Wednesday, 16 April 2025

Someone's Baby

God, those photos of the men stacked up in a concentration camp in El Salvador... Piled up like commodities, made faceless, dehumanized by their captors both foreign and domestic. 

Each one of them was someone's baby. Now grown, they are heaped upon each other, discarded, hope stolen, kidnapped from their own families. 


Part of the beautiful, terrible magic of parenting is that all children somehow became my children. One of the daily horrors of the previous Trump administration was protecting my own tender, gorgeous infant in my arms as babies his age slept in cages, wailing for their own mothers, standing alone in court, parents lost to them in an extrajudicial system that has expanded to horrifying overseas operations in this term. I couldn’t save them all. I could only hold onto one.


Now, we are given this vision of adulthood for men. Trump's supporters continue to dehumanize migrant men, framing them as dangerous criminals to justify the lawless detention and abuse they are suffering, when in actual fact so many of them came to our country to escape violence. They trusted us to be better than the criminals they endured.


And each of them was someone's baby. 


How can I look at my own sons, brilliant and beautiful, and not fear that they might also someday be treated with such disregard and hatred? Am I really supposed to trust the capriciousness of racism to protect them from such a fate, knowing how racists are motivated by their own extreme insecurity and fear? 


Racism protects no one. Insecurity and fear breed only violence and spasms of dominance. Relying on whiteness leans into the same dehumanization that delivers the results we're seeing now. Racism overspills the imaginary lines constructed by those that cling to it; it’s coming for all of us, eventually, regardless of our skin color or the content of our character. We all become faceless before it, reduced to the meanest calculation of our value. The only answer is to see it for what it is, and tear it down.

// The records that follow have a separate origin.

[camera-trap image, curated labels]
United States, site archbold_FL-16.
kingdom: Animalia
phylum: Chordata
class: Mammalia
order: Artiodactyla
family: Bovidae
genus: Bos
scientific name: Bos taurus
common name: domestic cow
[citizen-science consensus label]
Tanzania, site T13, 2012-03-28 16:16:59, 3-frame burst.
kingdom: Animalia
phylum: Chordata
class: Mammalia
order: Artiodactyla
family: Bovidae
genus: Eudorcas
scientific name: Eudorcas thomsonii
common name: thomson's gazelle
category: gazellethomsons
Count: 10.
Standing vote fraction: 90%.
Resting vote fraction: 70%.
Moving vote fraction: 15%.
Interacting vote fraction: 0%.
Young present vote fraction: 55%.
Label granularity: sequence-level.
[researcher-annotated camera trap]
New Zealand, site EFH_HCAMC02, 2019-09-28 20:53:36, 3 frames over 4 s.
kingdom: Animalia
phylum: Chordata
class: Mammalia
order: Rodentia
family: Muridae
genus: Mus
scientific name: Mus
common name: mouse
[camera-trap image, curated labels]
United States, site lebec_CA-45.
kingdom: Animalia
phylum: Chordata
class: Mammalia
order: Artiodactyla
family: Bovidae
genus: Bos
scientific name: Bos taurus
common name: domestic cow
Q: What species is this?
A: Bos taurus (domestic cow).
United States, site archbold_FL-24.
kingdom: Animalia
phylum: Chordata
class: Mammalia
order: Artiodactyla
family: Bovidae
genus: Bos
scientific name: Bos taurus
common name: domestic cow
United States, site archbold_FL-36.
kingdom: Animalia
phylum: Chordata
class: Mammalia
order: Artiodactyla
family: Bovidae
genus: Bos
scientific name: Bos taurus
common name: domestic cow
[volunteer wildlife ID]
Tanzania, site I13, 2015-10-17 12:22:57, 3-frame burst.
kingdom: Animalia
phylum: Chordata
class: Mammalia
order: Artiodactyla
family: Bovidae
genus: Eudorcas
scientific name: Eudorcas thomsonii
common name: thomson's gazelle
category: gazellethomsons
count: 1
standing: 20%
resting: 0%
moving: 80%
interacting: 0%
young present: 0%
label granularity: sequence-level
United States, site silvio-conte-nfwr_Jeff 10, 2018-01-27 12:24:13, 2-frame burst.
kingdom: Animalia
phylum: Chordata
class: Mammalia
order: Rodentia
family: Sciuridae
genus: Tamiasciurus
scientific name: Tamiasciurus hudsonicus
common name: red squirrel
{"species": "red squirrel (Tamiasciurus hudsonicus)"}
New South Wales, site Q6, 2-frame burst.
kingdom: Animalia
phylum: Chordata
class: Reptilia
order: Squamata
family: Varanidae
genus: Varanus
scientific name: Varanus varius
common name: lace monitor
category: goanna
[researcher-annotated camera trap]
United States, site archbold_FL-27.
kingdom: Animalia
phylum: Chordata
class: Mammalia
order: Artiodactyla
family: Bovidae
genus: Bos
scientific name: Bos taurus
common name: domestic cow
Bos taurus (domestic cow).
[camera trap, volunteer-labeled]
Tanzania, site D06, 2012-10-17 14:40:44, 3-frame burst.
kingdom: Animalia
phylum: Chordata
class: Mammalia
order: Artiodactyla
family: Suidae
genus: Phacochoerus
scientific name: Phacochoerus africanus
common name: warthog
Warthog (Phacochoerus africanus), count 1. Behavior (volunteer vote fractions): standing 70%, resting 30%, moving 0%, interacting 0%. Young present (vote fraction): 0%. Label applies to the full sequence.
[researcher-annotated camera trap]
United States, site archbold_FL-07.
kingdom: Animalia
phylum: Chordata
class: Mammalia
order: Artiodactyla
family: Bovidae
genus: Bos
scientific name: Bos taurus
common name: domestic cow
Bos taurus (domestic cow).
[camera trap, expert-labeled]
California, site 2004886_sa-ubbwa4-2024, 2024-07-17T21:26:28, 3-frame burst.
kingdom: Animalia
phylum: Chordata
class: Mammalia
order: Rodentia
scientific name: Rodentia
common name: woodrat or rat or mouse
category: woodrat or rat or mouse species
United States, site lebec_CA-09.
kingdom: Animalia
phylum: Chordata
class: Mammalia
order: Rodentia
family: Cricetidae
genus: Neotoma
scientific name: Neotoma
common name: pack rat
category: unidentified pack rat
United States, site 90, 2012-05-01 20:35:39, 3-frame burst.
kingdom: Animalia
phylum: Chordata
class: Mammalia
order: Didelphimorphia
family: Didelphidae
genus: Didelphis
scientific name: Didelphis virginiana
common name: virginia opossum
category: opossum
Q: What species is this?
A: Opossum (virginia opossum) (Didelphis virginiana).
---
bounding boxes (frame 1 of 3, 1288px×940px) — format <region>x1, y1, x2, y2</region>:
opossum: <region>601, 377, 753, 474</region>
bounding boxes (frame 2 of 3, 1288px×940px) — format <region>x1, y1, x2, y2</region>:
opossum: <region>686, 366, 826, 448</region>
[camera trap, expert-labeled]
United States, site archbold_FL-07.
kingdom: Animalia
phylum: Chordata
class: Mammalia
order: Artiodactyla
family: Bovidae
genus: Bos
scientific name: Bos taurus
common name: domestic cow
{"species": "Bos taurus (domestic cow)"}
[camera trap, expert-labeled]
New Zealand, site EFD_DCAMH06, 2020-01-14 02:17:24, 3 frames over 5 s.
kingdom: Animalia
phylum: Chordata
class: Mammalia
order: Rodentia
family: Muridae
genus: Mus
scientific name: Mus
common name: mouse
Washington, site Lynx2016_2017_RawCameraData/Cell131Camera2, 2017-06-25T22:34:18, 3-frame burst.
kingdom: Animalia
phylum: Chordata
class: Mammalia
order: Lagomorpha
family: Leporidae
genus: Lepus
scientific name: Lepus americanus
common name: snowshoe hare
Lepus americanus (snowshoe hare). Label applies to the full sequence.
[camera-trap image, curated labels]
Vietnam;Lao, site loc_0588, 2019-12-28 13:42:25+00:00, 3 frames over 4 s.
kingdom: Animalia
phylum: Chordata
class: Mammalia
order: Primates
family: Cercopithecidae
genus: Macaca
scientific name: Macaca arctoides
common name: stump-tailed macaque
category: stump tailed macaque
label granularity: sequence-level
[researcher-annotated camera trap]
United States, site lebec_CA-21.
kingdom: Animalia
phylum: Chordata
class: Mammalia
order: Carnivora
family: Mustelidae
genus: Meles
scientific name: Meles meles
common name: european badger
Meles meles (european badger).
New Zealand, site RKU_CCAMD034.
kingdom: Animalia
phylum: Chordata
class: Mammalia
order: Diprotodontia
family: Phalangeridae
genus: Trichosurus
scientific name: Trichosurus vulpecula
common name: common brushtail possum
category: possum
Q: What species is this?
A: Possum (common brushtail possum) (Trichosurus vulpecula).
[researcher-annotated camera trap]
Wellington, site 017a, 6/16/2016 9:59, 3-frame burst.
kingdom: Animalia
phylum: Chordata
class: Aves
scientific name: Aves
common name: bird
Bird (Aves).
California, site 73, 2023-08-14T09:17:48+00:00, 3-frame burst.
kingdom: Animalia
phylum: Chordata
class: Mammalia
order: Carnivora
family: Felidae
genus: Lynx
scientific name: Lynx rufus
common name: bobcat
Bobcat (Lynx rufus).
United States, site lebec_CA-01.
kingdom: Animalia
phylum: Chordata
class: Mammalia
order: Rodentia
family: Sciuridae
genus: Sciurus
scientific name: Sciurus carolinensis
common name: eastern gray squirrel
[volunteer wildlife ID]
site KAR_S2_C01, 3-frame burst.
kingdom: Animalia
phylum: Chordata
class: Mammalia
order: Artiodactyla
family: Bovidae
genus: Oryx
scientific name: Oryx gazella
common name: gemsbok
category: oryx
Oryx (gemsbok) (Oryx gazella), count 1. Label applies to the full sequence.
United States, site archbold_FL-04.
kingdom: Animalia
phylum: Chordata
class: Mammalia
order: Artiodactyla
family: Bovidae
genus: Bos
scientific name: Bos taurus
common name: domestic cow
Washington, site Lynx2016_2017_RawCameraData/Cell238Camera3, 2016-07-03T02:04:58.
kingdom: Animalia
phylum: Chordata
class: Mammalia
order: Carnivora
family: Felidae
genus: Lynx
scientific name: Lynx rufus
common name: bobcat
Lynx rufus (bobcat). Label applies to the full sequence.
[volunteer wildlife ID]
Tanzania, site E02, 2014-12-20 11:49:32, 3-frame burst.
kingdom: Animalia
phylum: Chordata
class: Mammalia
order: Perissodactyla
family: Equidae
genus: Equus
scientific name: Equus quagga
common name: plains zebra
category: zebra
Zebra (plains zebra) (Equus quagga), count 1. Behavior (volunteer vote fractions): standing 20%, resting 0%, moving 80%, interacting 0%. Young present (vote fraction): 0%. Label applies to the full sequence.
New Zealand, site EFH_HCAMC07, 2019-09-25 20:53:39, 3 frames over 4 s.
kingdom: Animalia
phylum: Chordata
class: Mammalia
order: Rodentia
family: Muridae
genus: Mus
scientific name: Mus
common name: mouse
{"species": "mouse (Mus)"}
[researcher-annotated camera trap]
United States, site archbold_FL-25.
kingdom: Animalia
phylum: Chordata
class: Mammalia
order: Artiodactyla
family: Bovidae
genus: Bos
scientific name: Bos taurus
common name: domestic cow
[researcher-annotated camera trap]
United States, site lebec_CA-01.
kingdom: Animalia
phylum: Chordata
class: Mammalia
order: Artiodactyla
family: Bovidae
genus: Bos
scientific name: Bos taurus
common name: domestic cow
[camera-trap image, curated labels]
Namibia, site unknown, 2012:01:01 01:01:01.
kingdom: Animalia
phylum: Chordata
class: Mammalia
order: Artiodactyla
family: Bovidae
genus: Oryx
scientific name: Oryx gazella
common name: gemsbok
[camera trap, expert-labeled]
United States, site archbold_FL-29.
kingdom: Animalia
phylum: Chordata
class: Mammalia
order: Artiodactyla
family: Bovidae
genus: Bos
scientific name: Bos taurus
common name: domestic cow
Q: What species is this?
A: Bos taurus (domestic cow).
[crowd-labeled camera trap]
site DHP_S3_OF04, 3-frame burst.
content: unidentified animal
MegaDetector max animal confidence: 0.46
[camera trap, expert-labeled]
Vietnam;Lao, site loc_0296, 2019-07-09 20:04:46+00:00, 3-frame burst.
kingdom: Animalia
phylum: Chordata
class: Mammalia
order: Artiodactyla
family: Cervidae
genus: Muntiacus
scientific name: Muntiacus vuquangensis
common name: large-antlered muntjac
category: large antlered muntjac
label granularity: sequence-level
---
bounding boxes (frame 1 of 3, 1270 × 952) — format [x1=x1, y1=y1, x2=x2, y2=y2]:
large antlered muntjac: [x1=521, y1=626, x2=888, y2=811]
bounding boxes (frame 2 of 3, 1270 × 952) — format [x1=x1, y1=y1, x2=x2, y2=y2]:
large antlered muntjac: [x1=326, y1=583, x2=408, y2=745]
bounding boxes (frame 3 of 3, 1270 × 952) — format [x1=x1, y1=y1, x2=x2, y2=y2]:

I look up at our administration, and see an array of broken men, insecure and fearful, drawn like moths to a flame toward the biggest bully. Tortured by their own fathers, hating their own mothers, beating their own wives, neglecting their own children. These criminals--some subject to the very due process denied to the men of CECOT--we tolerate, as they rain down further abuse in hopes that someday, finally, they might feel strong enough. 


And each of them was someone's baby, too. 


Many of them are famous for their stories of human failure. We don't have to guess at what made this administration this way, because their politics of grievance spell it out each day. They can never be stronger than the abusive fathers that tormented them as children or abandoned them, but they work each day to keep women under their heel and a hierarchy of racism available so they can feel taller as the bodies stack up. They can steal someone else’s father and throw him away like garbage, but they can never repair their own fractured souls by doing so. They can sell fear, but they can never feel safe.


What will it take to ensure that my own sons won't be failed men in this way? Will my daily work be enough so that they see others as fully formed individuals, each with their own dreams and difficulties, and emerge into adulthood with their empathy intact? 


They are my babies. I see them with hopeful eyes, wrap my love around them, and grieve for all the ones I cannot reach. With the spectre of failure looming large, I try my best to fight this fight on many fronts. 


We were all someone's baby. May we hold each other gently, and grow beyond this hateful brokenness of insecure men with too much power.